Color: The main color of alexandrite (green-red), like the alexandrite effect, is caused by the admixture of Cr3+, isomorphically displacing Al3+.

Hues and colors other than the classical ones are caused by an admixture of Fe3+ and/or V3+.

Identification properties

Physical properties
Mohs hardness: 8-8,5
Density: 3,64 – 3,78 g/cm3
Cleavage: distinct on (011), from imperfect to poor on (100)
Fracture: conchoidal to uneven
Optical properties
Optical character: anisotropic, biaxial (from negative to positive)
Refractive Index: Np =1,744 – 1,748, Nm =1,747 – 1,753, Ng =1,753 – 1,758
Birefringence: 0,007 – 0,011
Pleochroism: distinct: red-yellow-green
Dispertion: 0,015 (BG)
Luster: vitreous, greasy, unctuous

Inclusions and structural inhomogeneities

Gem basic treatments

Sometimes filling surface-reaching fractures or cavities with oil, epoxy compounds, and wax is used to improve the apparent clarity of gem materials and appearance.

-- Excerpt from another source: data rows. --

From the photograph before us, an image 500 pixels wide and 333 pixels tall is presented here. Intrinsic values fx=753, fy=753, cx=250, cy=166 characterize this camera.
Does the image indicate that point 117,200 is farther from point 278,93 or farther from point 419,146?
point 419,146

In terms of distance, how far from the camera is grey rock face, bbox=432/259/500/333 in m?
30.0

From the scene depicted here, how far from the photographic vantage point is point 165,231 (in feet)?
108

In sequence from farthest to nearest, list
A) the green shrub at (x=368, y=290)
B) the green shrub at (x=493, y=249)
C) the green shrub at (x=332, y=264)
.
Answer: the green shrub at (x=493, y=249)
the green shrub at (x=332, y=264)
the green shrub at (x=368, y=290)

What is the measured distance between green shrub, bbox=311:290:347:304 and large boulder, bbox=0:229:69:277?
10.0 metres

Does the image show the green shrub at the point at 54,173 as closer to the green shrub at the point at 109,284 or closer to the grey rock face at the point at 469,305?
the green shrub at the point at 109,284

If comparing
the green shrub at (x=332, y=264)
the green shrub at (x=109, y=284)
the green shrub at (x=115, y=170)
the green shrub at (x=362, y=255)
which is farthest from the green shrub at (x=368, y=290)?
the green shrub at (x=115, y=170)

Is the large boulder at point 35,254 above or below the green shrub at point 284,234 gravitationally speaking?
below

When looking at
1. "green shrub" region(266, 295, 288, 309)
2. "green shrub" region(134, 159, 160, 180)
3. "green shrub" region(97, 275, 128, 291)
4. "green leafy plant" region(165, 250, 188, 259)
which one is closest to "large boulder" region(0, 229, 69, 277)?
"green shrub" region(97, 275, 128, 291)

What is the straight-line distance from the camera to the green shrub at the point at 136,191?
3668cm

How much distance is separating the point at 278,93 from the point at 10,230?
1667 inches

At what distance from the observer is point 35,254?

Synthetic or Imitation gem materials

Synthetic alexandrite is produced both for technical purposes and for jewelry inserts.

A method of stretching from the melt, methods of zone melting, method of temperature gradient - flux (from the solution in the melt) are outlined among the methods for the alexandrite synthesis. Gas-flame method and the method of temperature gradient - hydrothermal (from aqueous solution) are used very rare.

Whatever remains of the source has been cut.